SUPPLIED DATA:
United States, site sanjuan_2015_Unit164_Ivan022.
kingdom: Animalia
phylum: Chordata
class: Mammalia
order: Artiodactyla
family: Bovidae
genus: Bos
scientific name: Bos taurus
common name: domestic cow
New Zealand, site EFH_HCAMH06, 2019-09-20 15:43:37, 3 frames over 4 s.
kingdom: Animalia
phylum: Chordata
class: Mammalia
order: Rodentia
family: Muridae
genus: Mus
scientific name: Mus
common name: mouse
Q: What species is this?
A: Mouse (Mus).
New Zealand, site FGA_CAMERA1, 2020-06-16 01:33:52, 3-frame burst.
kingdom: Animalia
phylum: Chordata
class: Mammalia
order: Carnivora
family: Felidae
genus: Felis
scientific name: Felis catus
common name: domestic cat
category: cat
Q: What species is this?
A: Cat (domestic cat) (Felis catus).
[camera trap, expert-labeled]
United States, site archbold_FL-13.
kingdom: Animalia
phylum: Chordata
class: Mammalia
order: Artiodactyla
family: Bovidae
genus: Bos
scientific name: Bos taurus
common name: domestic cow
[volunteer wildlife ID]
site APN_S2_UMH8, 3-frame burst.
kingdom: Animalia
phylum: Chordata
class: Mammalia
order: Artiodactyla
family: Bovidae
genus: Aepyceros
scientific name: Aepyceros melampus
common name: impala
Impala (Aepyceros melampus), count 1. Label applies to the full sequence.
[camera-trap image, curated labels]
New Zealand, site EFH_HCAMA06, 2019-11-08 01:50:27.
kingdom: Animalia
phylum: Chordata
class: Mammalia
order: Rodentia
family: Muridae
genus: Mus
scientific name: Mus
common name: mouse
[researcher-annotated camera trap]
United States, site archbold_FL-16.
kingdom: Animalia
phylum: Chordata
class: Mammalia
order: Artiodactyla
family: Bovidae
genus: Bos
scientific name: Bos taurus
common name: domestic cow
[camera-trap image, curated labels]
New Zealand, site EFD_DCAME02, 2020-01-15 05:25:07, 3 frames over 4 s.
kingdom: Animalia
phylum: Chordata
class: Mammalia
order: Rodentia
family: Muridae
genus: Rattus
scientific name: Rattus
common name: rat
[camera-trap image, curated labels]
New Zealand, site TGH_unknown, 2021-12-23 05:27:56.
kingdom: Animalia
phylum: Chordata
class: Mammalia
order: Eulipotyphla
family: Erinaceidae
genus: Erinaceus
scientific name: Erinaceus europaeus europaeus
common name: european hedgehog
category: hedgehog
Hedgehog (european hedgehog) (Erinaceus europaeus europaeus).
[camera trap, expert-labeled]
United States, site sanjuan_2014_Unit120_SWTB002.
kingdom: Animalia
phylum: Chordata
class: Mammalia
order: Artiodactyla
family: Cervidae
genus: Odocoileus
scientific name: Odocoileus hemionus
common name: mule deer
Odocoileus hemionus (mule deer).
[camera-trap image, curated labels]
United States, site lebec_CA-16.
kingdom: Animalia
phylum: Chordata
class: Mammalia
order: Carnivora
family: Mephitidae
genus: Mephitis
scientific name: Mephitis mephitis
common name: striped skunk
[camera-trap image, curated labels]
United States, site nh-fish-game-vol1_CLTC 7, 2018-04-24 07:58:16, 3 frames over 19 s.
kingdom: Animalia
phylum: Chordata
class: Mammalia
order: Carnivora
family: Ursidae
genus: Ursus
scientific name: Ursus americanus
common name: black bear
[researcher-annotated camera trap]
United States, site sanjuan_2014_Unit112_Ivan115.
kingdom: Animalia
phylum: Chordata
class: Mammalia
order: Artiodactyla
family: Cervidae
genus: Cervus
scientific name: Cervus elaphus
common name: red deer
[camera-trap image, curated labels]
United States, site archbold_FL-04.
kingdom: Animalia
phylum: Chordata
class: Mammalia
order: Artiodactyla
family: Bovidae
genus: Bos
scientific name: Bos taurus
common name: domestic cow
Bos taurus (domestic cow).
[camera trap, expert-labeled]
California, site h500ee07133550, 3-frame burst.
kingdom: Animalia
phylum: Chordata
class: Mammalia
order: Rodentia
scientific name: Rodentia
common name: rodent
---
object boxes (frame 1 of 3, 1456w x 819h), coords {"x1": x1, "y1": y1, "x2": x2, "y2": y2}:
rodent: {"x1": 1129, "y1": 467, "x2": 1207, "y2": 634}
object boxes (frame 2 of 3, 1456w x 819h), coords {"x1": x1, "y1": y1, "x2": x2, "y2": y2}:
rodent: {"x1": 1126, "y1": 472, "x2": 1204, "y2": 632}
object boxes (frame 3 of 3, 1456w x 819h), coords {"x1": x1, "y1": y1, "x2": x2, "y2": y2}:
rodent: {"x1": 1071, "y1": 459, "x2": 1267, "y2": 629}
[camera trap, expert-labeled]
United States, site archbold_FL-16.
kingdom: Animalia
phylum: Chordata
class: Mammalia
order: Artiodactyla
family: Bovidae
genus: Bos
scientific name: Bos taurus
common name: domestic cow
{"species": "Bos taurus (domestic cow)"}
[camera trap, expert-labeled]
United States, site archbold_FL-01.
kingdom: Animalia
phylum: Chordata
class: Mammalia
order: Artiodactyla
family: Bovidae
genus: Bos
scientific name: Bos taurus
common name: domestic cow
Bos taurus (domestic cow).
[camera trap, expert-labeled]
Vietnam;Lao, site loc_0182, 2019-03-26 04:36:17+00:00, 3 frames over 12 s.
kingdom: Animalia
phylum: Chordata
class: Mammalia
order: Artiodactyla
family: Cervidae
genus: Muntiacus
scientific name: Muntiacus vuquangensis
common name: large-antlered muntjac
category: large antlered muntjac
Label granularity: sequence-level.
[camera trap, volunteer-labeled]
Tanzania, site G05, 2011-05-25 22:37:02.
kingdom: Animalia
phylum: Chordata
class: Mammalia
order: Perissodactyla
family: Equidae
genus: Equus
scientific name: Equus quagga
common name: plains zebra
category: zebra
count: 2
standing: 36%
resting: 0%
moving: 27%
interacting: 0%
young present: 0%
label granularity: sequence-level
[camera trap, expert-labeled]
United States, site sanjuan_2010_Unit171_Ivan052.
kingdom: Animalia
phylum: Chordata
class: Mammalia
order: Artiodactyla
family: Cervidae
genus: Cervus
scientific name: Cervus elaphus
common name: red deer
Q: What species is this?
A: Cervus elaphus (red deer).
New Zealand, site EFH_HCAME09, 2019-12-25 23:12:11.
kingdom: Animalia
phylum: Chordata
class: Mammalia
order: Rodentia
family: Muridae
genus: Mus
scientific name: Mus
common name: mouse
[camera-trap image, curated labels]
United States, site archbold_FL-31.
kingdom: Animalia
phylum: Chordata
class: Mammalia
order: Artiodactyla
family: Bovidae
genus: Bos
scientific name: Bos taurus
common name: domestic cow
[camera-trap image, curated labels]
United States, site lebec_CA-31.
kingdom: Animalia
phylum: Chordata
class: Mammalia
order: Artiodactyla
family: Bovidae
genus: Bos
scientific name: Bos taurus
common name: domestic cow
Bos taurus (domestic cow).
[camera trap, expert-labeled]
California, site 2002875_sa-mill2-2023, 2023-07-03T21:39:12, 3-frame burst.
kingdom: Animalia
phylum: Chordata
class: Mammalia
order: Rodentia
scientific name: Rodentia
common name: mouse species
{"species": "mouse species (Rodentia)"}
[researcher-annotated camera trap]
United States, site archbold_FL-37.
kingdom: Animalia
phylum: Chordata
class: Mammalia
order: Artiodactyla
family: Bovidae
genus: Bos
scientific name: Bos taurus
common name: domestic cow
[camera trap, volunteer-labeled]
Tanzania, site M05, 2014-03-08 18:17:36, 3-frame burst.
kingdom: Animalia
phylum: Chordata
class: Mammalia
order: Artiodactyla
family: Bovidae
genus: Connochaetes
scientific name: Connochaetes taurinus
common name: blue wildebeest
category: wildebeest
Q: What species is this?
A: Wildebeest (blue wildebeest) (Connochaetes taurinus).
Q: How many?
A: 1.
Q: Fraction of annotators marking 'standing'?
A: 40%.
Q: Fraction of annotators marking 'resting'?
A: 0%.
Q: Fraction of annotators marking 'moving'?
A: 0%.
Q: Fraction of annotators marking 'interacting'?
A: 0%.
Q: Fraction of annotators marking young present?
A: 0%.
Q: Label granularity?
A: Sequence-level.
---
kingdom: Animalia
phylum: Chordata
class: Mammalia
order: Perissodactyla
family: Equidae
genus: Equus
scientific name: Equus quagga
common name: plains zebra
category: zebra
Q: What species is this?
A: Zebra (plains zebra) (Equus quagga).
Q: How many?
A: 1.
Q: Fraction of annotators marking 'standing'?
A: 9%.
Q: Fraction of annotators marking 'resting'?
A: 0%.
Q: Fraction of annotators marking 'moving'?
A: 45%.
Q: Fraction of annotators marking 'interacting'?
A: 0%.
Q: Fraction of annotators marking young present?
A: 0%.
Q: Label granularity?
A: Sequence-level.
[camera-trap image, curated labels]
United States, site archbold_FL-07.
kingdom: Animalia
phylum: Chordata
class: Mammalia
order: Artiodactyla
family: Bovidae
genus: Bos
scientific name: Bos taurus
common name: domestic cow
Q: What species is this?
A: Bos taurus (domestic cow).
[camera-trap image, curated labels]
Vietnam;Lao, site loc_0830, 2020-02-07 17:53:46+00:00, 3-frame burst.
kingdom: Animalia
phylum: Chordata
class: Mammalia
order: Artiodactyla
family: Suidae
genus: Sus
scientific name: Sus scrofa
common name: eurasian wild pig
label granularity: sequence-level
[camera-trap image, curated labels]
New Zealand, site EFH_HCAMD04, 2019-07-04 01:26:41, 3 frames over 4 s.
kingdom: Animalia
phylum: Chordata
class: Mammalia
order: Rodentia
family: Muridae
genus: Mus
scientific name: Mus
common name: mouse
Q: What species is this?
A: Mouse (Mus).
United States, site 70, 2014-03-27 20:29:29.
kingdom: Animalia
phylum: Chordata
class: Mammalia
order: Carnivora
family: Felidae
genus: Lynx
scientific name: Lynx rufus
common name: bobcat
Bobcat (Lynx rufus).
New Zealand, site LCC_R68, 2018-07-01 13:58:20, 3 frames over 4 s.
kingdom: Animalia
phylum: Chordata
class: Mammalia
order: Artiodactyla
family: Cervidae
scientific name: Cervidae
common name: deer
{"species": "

HOW TO COMPLETE THIS TASK: Pull every line with "frames" from the records.

ANSWER TO THE EXERCISE:
New Zealand, site EFH_HCAMH06, 2019-09-20 15:43:37, 3 frames over 4 s.
New Zealand, site EFD_DCAME02, 2020-01-15 05:25:07, 3 frames over 4 s.
United States, site nh-fish-game-vol1_CLTC 7, 2018-04-24 07:58:16, 3 frames over 19 s.
Vietnam;Lao, site loc_0182, 2019-03-26 04:36:17+00:00, 3 frames over 12 s.
New Zealand, site EFH_HCAMD04, 2019-07-04 01:26:41, 3 frames over 4 s.
New Zealand, site LCC_R68, 2018-07-01 13:58:20, 3 frames over 4 s.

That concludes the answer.